◆ BRIEF
Format the material as a numbered list, from its first line up to and including the line that contains "[159,83] < [173,25] < [222,107] < [11,107]", and leave out any blank lines.

===============

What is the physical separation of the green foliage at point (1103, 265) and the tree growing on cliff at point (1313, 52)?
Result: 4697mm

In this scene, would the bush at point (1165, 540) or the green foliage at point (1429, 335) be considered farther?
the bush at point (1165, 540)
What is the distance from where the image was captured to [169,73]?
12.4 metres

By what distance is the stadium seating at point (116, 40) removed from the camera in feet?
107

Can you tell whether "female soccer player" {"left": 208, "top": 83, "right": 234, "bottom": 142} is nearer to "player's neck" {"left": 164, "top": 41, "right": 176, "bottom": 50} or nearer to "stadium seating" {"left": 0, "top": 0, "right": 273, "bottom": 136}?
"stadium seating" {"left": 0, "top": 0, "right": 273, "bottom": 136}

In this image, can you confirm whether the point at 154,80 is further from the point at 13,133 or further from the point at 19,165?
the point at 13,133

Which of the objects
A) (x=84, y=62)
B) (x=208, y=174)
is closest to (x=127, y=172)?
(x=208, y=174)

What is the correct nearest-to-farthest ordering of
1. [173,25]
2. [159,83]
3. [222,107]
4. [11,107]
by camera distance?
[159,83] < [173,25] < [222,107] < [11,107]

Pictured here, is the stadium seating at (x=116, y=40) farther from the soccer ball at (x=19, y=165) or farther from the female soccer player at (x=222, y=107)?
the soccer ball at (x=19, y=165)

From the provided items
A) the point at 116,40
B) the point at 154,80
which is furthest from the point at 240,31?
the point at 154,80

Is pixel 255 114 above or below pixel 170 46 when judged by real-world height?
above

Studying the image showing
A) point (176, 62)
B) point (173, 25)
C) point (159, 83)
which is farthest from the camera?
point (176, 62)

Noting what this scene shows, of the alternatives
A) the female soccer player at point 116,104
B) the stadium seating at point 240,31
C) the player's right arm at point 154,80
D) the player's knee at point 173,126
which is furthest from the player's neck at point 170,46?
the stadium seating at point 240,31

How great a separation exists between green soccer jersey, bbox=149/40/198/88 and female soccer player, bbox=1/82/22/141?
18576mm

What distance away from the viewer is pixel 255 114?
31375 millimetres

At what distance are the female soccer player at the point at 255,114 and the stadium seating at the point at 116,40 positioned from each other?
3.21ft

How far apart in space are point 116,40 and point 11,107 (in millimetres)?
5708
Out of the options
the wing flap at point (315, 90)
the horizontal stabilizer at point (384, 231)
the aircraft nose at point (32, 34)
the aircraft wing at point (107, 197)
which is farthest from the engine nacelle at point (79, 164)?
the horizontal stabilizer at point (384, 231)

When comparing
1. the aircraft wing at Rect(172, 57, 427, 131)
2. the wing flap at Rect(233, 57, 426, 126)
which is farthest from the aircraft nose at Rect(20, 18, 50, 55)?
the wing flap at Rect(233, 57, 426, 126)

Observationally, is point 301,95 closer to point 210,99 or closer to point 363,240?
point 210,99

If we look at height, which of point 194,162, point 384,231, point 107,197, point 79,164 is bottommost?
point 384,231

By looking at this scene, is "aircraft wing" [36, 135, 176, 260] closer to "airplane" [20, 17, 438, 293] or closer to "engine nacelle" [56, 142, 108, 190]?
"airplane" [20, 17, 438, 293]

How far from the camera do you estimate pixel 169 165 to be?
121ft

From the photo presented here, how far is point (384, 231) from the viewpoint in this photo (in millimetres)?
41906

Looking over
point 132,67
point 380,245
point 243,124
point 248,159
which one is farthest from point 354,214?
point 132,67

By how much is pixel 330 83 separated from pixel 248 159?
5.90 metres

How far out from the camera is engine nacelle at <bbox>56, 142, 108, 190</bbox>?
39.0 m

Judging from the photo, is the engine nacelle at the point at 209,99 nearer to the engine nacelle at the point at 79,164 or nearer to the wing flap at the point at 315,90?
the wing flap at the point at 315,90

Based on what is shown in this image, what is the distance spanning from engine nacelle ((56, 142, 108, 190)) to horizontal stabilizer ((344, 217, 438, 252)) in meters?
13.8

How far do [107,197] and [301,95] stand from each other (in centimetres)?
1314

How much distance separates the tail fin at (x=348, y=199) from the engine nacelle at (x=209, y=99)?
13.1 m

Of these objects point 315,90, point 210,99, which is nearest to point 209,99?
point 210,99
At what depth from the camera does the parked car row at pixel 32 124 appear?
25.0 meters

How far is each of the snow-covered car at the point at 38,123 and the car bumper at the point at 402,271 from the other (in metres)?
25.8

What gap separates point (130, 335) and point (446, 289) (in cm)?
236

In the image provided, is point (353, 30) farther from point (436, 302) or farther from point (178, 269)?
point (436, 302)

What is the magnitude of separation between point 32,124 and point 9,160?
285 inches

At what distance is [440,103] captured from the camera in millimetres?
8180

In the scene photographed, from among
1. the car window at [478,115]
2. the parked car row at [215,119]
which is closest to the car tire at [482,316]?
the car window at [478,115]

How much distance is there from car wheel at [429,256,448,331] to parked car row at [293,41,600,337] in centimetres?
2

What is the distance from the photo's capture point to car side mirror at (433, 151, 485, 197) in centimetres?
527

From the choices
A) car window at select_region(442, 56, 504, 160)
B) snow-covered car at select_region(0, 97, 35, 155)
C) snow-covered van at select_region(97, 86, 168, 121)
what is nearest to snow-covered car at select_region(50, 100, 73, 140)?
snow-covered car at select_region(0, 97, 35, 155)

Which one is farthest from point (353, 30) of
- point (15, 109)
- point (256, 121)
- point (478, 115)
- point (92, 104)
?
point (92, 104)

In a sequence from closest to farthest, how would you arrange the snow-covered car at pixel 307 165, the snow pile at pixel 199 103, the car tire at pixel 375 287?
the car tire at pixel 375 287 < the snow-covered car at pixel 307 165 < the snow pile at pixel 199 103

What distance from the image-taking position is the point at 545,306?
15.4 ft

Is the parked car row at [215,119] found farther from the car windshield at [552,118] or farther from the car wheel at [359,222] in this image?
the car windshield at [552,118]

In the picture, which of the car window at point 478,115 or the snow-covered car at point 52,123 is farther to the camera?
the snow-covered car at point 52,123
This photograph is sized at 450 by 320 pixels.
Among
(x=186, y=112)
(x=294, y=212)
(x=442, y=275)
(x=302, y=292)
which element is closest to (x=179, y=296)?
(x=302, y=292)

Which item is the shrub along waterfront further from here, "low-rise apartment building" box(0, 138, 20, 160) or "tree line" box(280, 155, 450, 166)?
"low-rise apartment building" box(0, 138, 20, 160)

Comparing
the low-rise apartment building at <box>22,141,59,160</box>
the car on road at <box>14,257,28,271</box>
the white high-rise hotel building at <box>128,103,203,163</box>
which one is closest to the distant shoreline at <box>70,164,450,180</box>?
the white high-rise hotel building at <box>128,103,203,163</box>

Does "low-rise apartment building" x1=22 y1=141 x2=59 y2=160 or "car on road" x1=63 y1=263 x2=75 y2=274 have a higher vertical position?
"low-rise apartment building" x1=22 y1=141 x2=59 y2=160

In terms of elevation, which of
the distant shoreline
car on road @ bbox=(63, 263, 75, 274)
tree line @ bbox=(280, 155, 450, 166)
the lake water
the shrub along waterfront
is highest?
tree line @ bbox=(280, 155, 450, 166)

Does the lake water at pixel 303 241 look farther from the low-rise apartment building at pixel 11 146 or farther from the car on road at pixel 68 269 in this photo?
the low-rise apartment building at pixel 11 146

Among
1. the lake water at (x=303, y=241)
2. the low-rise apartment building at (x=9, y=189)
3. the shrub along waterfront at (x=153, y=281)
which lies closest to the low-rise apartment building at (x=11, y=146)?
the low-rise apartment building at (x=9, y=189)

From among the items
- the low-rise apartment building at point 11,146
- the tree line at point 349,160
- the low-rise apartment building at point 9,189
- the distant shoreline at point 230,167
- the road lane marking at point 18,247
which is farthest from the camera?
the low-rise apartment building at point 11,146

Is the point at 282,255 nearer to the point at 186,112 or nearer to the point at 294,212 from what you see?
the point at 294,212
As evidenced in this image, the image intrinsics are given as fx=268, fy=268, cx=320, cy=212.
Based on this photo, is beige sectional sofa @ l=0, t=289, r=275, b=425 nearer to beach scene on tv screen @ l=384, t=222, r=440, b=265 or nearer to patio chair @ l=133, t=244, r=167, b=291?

===============

◆ SOLUTION
1. What is the physical separation of the green foliage at point (1103, 265) and the tree growing on cliff at point (1313, 52)?
2. Result: 4697mm
3. In this scene, would the bush at point (1165, 540) or the green foliage at point (1429, 335) be considered farther?
4. the bush at point (1165, 540)
5. What is the distance from where the image was captured to [169,73]?
6. 12.4 metres
7. By what distance is the stadium seating at point (116, 40) removed from the camera in feet?
8. 107
9. Can you tell whether "female soccer player" {"left": 208, "top": 83, "right": 234, "bottom": 142} is nearer to "player's neck" {"left": 164, "top": 41, "right": 176, "bottom": 50} or nearer to "stadium seating" {"left": 0, "top": 0, "right": 273, "bottom": 136}?
10. "stadium seating" {"left": 0, "top": 0, "right": 273, "bottom": 136}
11. In this image, can you confirm whether the point at 154,80 is further from the point at 13,133 or further from the point at 19,165?
12. the point at 13,133
13. Which of the objects
14. A) (x=84, y=62)
15. B) (x=208, y=174)
16. is closest to (x=127, y=172)?
17. (x=208, y=174)
18. What is the correct nearest-to-farthest ordering of
19. 1. [173,25]
20. 2. [159,83]
21. 3. [222,107]
22. 4. [11,107]
23. by camera distance?
24. [159,83] < [173,25] < [222,107] < [11,107]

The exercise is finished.